> Problems to solve
[a] Using the ink-stamping thread, decide whether each statement agrees with it: (i) the pattern was applied in green ink; (ii) the stamps can be found at craft stores for $3-10; (iii) the finish recommended is an oil rub. For each one, answer yes or no and quote the words from the thread that decide it.
[b] Retype the ink-stamping thread from "Just thought I'd" up to and including "(Jun 11, 2014)".
[c] Summarize the ink-stamping thread in two sentences.

> Text section
------------------------------

# Add a little ink!



## MikeyLikesIt (Oct 19, 2018)

Just thought I'd share a cool technique for jazzing up a plain board cut. I took a Bad Hammer frame and put some ink on the flats. My wife has a lot of stamps, including some that are 6x4". You can find them at craft stores from $3-10 with different patterns. I used green ink to put a floral pattern on the frame. Maybe not my first choice of a pattern, but it definitely catches the eye. Finish with a couple coats of spray-on-lacquer to keep the ink from smearing! If anyone else tries this I'd love to see the results!


----------



## Tag (Jun 11, 2014)

Nice work


----------



## Blue Raja (Feb 10, 2016)

slingshot tats!


----------



## Ibojoe (Mar 13, 2016)

Some nice art work.


----------



## MakoPat (Mar 12, 2018)

This is just genius. I was at Hobby Lobby today...The best value for brass tube.

And I was looking for some material to make some spacers on a few builds. Inrecall seeing stamps and stencils on sale...Now I have to go back and see if they have anything super cool.

This one makes me think of a tall cactus ornament. I have always loved those.


----------



## MikeyLikesIt (Oct 19, 2018)

MakoPat said:


> This is just genius. I was at Hobby Lobby today...The best value for brass tube.
> 
> And I was looking for some material to make some spacers on a few builds. Inrecall seeing stamps and stencils on sale...Now I have to go back and see if they have anything super cool.
> 
> This one makes me think of a tall cactus ornament. I have always loved those.


Yeah, the hobby store is a great and often overlooked source of cool stuff for building frames. Small plywood boards, brass rods, leather, stamps and beads and paracord galore! Everything you need in one place. You just need to get through the signs saying "All I need is a little bit of coffee and a whole lot of Jesus!".


----------

------------------------------

> Data rows

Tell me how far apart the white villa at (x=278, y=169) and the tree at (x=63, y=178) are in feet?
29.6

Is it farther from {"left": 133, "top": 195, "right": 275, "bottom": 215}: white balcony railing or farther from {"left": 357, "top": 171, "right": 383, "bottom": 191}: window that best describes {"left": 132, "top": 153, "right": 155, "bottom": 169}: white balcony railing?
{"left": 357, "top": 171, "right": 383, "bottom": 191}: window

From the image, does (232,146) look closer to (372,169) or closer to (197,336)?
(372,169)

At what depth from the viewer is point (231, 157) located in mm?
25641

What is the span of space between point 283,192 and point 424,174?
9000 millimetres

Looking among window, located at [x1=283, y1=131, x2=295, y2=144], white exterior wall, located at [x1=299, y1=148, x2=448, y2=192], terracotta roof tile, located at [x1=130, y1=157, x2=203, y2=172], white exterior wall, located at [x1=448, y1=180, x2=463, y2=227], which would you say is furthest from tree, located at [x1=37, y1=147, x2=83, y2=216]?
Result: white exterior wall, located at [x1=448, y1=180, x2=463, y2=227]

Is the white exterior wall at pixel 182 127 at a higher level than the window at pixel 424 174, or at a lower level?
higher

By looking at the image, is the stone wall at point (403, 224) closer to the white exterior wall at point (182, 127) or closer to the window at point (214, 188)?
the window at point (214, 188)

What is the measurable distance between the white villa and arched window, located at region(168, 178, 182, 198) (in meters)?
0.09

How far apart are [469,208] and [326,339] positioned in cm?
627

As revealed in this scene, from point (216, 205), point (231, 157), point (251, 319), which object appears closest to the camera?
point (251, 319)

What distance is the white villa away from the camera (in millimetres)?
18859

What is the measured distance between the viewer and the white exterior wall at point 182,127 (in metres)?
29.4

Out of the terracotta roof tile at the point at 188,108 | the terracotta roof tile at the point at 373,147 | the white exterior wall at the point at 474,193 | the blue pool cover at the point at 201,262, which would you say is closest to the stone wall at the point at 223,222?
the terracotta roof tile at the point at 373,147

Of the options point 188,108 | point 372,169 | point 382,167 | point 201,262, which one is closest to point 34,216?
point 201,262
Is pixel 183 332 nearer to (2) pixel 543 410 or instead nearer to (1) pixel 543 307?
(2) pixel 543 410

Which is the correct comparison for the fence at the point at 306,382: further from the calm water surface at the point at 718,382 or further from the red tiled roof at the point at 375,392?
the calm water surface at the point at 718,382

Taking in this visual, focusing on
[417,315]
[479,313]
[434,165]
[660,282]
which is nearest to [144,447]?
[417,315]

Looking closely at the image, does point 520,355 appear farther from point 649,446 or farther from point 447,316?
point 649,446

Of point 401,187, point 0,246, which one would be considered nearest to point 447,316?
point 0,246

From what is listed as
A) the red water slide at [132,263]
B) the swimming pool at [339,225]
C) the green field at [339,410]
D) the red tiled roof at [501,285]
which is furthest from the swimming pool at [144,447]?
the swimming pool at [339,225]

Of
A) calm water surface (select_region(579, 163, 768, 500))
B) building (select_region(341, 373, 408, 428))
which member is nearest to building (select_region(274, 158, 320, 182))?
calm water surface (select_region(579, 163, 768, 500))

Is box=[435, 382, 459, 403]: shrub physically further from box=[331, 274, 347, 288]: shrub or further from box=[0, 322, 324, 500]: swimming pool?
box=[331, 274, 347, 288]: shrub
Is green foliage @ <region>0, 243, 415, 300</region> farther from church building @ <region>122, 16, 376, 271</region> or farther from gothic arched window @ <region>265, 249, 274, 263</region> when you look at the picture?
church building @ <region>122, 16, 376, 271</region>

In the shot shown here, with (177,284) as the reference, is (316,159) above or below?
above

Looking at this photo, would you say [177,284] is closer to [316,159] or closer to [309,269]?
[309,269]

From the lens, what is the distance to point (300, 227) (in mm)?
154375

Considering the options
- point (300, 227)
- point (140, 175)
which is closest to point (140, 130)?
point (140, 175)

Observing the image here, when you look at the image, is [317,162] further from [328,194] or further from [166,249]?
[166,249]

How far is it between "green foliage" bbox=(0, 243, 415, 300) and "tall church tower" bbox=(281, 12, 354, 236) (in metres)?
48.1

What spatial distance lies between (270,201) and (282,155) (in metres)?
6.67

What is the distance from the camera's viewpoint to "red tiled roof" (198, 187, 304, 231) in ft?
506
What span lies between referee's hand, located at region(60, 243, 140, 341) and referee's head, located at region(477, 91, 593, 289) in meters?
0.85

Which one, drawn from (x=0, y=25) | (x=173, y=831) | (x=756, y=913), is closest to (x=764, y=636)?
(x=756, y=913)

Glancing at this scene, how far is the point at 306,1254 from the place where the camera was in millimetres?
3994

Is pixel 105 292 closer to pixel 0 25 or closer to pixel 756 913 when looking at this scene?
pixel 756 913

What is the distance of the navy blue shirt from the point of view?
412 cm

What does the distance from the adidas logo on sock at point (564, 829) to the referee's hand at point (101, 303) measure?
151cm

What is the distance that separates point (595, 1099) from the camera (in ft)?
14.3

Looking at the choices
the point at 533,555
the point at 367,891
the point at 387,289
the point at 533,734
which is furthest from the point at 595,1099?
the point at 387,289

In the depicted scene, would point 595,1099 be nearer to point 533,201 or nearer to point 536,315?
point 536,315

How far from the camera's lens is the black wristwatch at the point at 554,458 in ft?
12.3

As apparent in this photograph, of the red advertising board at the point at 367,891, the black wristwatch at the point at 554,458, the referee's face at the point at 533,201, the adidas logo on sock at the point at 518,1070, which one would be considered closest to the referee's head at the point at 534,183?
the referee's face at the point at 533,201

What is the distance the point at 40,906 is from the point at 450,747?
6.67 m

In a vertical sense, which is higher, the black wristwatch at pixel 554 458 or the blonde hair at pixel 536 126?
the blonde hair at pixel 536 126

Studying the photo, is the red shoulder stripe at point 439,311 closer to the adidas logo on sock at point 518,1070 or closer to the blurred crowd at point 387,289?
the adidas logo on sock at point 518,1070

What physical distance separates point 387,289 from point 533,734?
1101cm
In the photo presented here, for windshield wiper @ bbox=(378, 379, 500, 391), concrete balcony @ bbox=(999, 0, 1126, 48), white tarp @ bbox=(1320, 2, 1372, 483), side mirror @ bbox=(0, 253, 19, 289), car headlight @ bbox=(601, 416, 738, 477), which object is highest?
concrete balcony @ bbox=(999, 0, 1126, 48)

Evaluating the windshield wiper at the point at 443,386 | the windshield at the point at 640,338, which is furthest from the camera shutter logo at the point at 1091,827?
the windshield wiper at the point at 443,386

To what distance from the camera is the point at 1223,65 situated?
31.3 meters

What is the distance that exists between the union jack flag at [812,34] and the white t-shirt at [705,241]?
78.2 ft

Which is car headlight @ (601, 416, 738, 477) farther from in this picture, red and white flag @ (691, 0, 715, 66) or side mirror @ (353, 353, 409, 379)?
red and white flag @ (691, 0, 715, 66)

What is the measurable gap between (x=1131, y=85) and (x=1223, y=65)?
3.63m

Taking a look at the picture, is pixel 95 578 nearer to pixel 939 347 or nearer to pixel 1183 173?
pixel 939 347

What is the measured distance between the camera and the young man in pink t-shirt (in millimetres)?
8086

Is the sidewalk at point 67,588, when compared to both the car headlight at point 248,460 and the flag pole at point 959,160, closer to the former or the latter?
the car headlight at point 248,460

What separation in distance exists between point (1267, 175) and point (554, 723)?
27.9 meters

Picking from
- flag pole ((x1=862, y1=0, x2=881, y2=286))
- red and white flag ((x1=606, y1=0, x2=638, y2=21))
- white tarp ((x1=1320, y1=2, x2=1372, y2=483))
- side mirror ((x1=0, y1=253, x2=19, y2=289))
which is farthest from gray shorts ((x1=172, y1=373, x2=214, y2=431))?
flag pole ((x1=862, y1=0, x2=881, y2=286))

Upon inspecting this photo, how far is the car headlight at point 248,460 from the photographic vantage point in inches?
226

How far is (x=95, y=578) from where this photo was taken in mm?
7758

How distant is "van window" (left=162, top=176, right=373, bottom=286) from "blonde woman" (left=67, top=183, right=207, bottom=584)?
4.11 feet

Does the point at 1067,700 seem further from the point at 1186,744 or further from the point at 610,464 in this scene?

------------------------------

> Final answers
[a]
(i) Yes: "I used green ink to put a floral pattern on the frame."
(ii) Yes: "You can find them at craft stores from $3-10 with different patterns."
(iii) No: "Finish with a couple coats of spray-on-lacquer to keep the ink from smearing!"

[b]
Just thought I'd share a cool technique for jazzing up a plain board cut. I took a Bad Hammer frame and put some ink on the flats. My wife has a lot of stamps, including some that are 6x4". You can find them at craft stores from $3-10 with different patterns. I used green ink to put a floral pattern on the frame. Maybe not my first choice of a pattern, but it definitely catches the eye. Finish with a couple coats of spray-on-lacquer to keep the ink from smearing! If anyone else tries this I'd love to see the results!


----------



## Tag (Jun 11, 2014)

[c] A member describes dressing up a plain board-cut frame by stamping a floral pattern in green ink on its flats, then sealing it with a couple of coats of spray-on lacquer so the ink does not smear. Other members praise the work, and after one mentions seeing stamps and stencils on sale at Hobby Lobby, the original poster calls the hobby store a great, often overlooked source of frame-building supplies.